Task description ▸ Quote every one of the items below word for word, leaving the pictures out of your answer.

(Dataset excerpt)
┄┄┄┄┄┄┄┄┄┄┄┄┄┄┄┄┄┄┄┄

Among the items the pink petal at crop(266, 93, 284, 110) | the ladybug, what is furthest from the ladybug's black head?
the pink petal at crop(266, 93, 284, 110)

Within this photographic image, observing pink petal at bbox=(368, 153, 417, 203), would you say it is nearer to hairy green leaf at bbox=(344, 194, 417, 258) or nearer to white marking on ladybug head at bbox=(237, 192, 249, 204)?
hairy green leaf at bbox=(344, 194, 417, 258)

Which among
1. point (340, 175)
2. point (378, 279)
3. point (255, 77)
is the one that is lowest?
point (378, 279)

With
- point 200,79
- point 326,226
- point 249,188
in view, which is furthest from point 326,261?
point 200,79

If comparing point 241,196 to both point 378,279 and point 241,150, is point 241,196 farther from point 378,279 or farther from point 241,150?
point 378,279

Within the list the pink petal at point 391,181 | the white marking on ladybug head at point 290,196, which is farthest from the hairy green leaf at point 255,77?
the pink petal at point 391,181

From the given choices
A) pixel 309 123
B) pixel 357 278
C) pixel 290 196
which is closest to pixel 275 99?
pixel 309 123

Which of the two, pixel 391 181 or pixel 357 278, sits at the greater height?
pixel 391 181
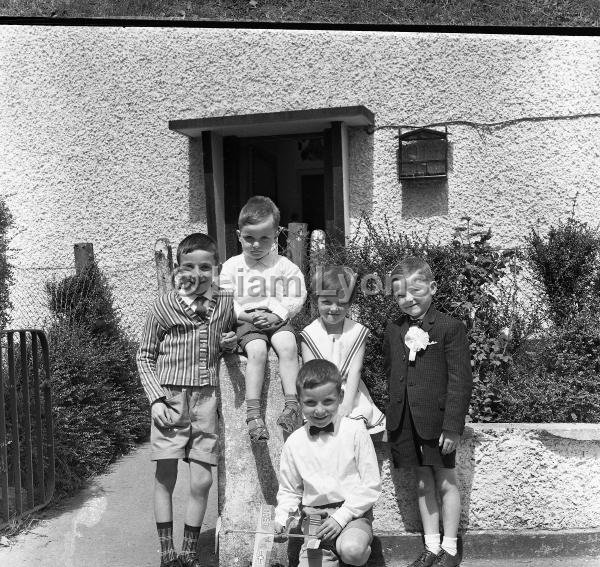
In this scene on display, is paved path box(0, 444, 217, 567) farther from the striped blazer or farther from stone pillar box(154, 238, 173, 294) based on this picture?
stone pillar box(154, 238, 173, 294)

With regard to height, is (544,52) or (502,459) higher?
(544,52)

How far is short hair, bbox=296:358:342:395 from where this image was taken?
122 inches

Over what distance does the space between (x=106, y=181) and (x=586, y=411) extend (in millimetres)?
5190

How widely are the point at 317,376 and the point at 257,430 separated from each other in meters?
0.48

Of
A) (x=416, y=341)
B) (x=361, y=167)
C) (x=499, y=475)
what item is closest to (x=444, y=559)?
(x=499, y=475)

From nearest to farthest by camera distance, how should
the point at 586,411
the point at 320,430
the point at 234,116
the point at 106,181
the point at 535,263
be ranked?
the point at 320,430 → the point at 586,411 → the point at 535,263 → the point at 234,116 → the point at 106,181

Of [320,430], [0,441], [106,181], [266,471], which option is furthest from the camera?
[106,181]

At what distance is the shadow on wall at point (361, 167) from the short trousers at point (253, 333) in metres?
3.81

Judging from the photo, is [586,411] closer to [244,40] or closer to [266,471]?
[266,471]

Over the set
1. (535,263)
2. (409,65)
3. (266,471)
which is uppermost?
(409,65)

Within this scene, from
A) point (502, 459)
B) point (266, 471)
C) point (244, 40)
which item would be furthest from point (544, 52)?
point (266, 471)

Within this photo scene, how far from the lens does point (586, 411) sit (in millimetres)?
4148

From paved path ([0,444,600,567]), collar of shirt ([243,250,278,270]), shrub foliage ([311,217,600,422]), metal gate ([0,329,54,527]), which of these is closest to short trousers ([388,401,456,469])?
Result: paved path ([0,444,600,567])

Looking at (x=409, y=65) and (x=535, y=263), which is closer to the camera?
(x=535, y=263)
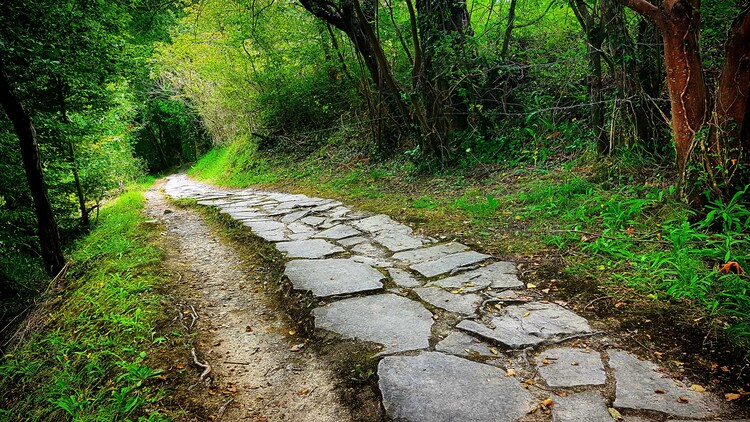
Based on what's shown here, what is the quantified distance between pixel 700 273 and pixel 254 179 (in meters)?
8.75

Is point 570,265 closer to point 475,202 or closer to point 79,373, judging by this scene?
point 475,202

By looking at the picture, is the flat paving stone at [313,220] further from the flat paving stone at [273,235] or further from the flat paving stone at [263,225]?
the flat paving stone at [273,235]

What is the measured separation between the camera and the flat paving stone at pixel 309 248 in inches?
130

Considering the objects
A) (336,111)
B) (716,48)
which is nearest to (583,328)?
(716,48)

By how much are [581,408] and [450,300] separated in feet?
3.18

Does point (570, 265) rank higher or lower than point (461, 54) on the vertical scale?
lower

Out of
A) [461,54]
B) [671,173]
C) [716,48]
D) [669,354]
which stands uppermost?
[461,54]

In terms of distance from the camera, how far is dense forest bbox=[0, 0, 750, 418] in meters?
2.30

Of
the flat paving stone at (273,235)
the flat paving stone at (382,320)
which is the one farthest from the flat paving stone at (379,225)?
the flat paving stone at (382,320)

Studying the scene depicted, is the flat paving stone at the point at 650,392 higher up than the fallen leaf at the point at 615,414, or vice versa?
the fallen leaf at the point at 615,414

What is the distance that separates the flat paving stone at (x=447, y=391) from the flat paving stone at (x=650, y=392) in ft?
1.16

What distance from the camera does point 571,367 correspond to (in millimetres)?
1649

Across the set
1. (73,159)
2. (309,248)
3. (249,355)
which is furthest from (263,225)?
(73,159)

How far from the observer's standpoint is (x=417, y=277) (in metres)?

┄┄┄┄┄┄┄┄┄┄┄┄┄┄┄┄┄┄┄┄

Solution for this problem ▸
Among the items the pink petal at crop(266, 93, 284, 110) | the ladybug, what is furthest from the ladybug's black head?
the pink petal at crop(266, 93, 284, 110)

Within this photographic image, observing pink petal at bbox=(368, 153, 417, 203), would you say it is nearer to hairy green leaf at bbox=(344, 194, 417, 258) or nearer to white marking on ladybug head at bbox=(237, 192, 249, 204)?
hairy green leaf at bbox=(344, 194, 417, 258)

Which among
1. point (340, 175)
2. point (378, 279)
3. point (255, 77)
is the one that is lowest?
point (378, 279)

With
- point 200,79
- point 326,226
- point 249,188
in view, which is furthest from point 326,261?
point 200,79

If comparing point 241,196 to both point 378,279 and point 241,150, is point 241,196 farther from point 378,279 or farther from point 241,150?
point 378,279

Within the list the pink petal at point 391,181 | the white marking on ladybug head at point 290,196, which is farthest from the hairy green leaf at point 255,77?
the pink petal at point 391,181

From the given choices
A) pixel 309 123
B) pixel 357 278
C) pixel 290 196
which is closest to pixel 275 99?
pixel 309 123

Which of the two, pixel 391 181 or pixel 357 278, sits at the greater height?
pixel 391 181
In this scene on display, is paved path box(0, 444, 217, 567) farther from the striped blazer or farther from stone pillar box(154, 238, 173, 294) based on this picture?
stone pillar box(154, 238, 173, 294)

With regard to height, is (544,52) or (502,459) higher?
(544,52)

How far is short hair, bbox=296:358:342:395 from where this image was taken?
122 inches

Over what distance does the space between (x=106, y=181) and (x=586, y=411) extend (in millimetres)?
5190

How widely are the point at 317,376 and the point at 257,430 separated from each other in meters?
0.48

Of
A) (x=416, y=341)
B) (x=361, y=167)
C) (x=499, y=475)
what item is closest to (x=444, y=559)?
(x=499, y=475)

From nearest to farthest by camera distance, how should
the point at 586,411
the point at 320,430
the point at 234,116
the point at 106,181
the point at 535,263
be ranked?
the point at 320,430 → the point at 586,411 → the point at 535,263 → the point at 234,116 → the point at 106,181

Of [320,430], [0,441], [106,181], [266,471], which option is furthest from the camera?
[106,181]

At what distance is the shadow on wall at point (361, 167) from the short trousers at point (253, 333) in metres?
3.81

Judging from the photo, is [586,411] closer to [244,40] or closer to [266,471]?
[266,471]

Over the set
1. (535,263)
2. (409,65)
3. (266,471)
which is uppermost?
(409,65)

Within this scene, from
A) point (502, 459)
B) point (266, 471)
C) point (244, 40)
which item would be furthest from point (544, 52)?
point (266, 471)

Within this photo scene, how far from the lens does point (586, 411) sit (in millimetres)?
4148

From paved path ([0,444,600,567]), collar of shirt ([243,250,278,270]), shrub foliage ([311,217,600,422]), metal gate ([0,329,54,527]), which of these is closest to short trousers ([388,401,456,469])?
Result: paved path ([0,444,600,567])

Looking at (x=409, y=65) and (x=535, y=263), which is closer to the camera?
(x=535, y=263)
Based on what's shown here, what is the quantified distance between pixel 700 273 and pixel 254 179 (in meters)?
8.75

Is point 570,265 closer to point 475,202 or closer to point 79,373, judging by this scene?
point 475,202

By looking at the picture, is the flat paving stone at [313,220] further from the flat paving stone at [273,235] or further from the flat paving stone at [263,225]?
the flat paving stone at [273,235]

What is the measured separation between the camera and the flat paving stone at pixel 309 248 in inches?
130

Considering the objects
A) (336,111)
B) (716,48)
which is nearest to (583,328)?
(716,48)

By how much are [581,408] and [450,300] separated in feet?
3.18

Does point (570, 265) rank higher or lower than point (461, 54) on the vertical scale?
lower

Out of
A) [461,54]
B) [671,173]
C) [716,48]
D) [669,354]
which stands uppermost?
[461,54]

In terms of distance from the camera, how far is dense forest bbox=[0, 0, 750, 418] in meters?
2.30

Of
the flat paving stone at (273,235)
the flat paving stone at (382,320)
which is the one farthest from the flat paving stone at (379,225)?
the flat paving stone at (382,320)

Studying the scene depicted, is the flat paving stone at the point at 650,392 higher up than the fallen leaf at the point at 615,414, or vice versa?
the fallen leaf at the point at 615,414

What is the distance that separates the flat paving stone at (x=447, y=391) from the flat paving stone at (x=650, y=392) in ft?
1.16

What distance from the camera does point 571,367 correspond to (in millimetres)?
1649

Across the set
1. (73,159)
2. (309,248)
3. (249,355)
which is furthest from (263,225)?
(73,159)

How far from the observer's standpoint is (x=417, y=277) (in metres)?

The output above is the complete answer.